Global and Local

This chapter of Being Consumed concerns globalization. In particular Cavanaugh explores the relationship of the universal to the particular. This is an age old philosophical problem of the one and the many. How should the local and global, one and the many be related?

In Christianity, we claim to be a universal faith, but one marked by the particularity of Christ. This paradox is difficult to overcome…or live into. At different extremes Christians can be exclusivist and deny God’s presence even in the world, while others claim a radical inclusivism that renders the particularity of Christ null and void. Neither stance is faithful to Jesus or helpful in fulfilling our mission of embodying God’s mission to the world in communities of reconciliation.

Cavanaugh goes on to talk about this paradox in globalization. Globalization at once attempts to claim both diversity, and universal dominion. There is a global system of ordering our lives that dictates the terms by which people, countries and corporations can participate in the economic order. It is universal and all-encompassing. Proponents point out that this is expressed in a myriad of ways and really produces diversity of choices and cultures.
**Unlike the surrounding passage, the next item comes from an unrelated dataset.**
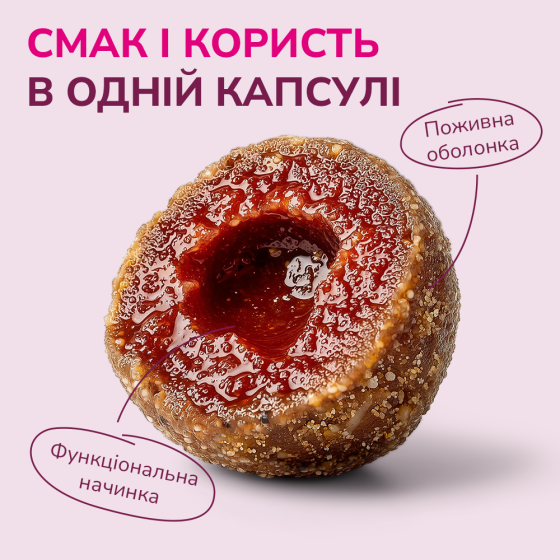 LK Baits Pet Nutrigo Collagen Complex S-M Функціональні ласощі для собак середніх порід з колагеном (Ø 20 мм), 170 г Київ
However, I would argue with Cavanaugh that this diversity of choice is an illusion masking the worldview that it is ultimately offering to the world…consumerism. There are unlimited forms of culturally relevant, contextualized products and choices, but in the end the product they are selling is the belief in consumption. This passage really drives home the point,

The giant brewer Miller responds [to advertising by “microbrews”] with an ad touting the virtues of good old macrobrew: “It’s time to drink beer made in vats the size of Rhode Island.” What we don’t see is that Plank Road and Leinenkugel are both owned by Miller, which in turn is owned by a South African conglomerate. So much for diversity. The surface appearance of diversity in fact masks a stifling homogeneity.(69)
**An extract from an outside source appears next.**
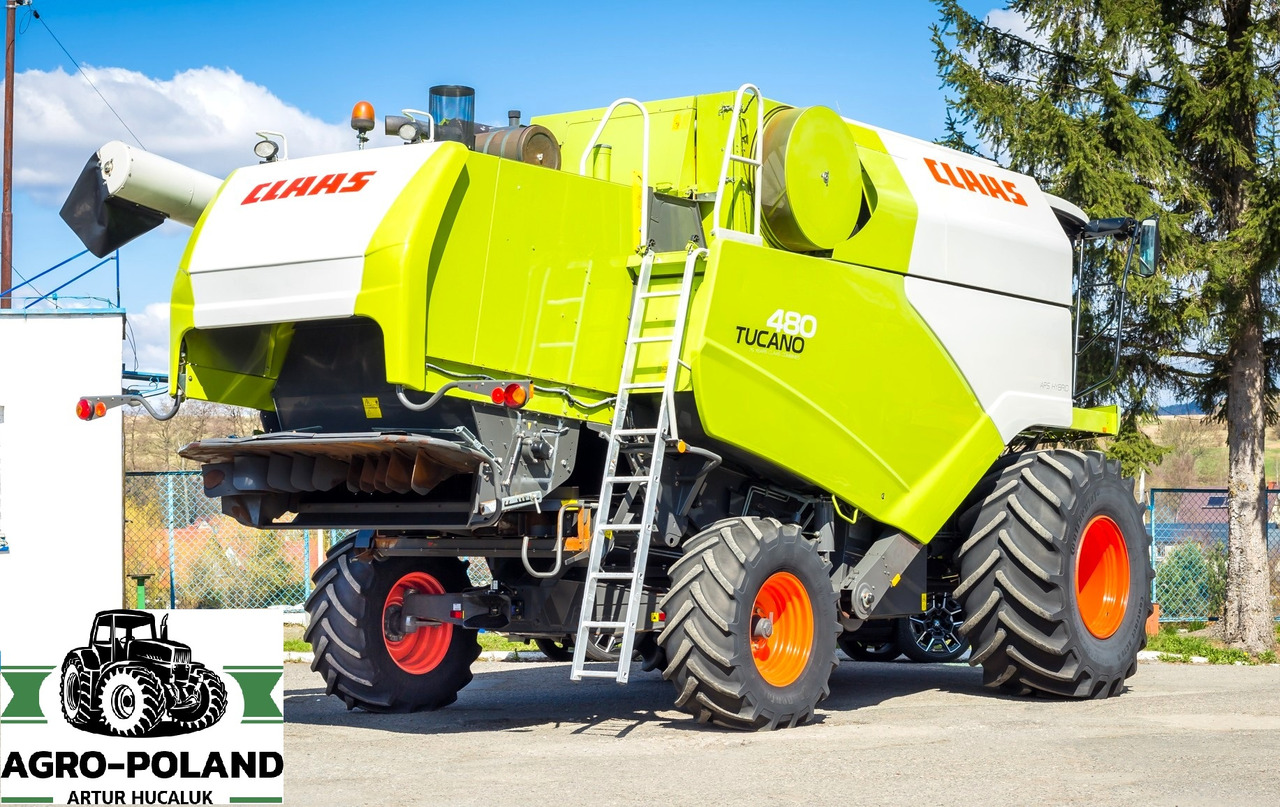 Claas TUCANO 480 - 2011 + VARIO 750 - 2236 h - Зърнокомбайн: снимка 5 Claas TUCANO 480 - 2011 + VARIO 750 - 2236 h - Зърнокомбайн: снимка 5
The Eucharist is also an antidote to this problem. Christ is the “concrete universal.” In the Eucharist the body and blood of Christ are offered to the local gathering in order to unite them with the Body of Christ. “The closer one is attached to the particular community gathered around one particular altar, the more united one becomes to the universal” (71). He contrasts this with the effect of consumerism. The consumer “becomes a kind of empty shell, itself dependent on the constant novelty of the particular for its being, yet itself simultaneously destroying the particularity of the many and thus negating its own being” (74-75). Whoa! That sounds serious.

It is important to point out that this is not an anti-capitalist rant. “The call to Christians is not so much either to embrace or try to replace abstractions such as ‘capitalism’ with other abstraction. It is rather to sustain forms of economy, community and culture that recognize the universality of the individual person” (86). Once again Cavanaugh draws on a relevant example to this blog in order to illustrate how the church can overcome the problem of globalization in practice, Community Supported Agriculture (CSAs). We can create alternative economies by connecting farmers and eaters, overcoming the abstraction of consumerism. Food no longer comes from some anonymous distant place; rather it comes from another particular human being, and the consumer enters into a relationship with that producer” (87).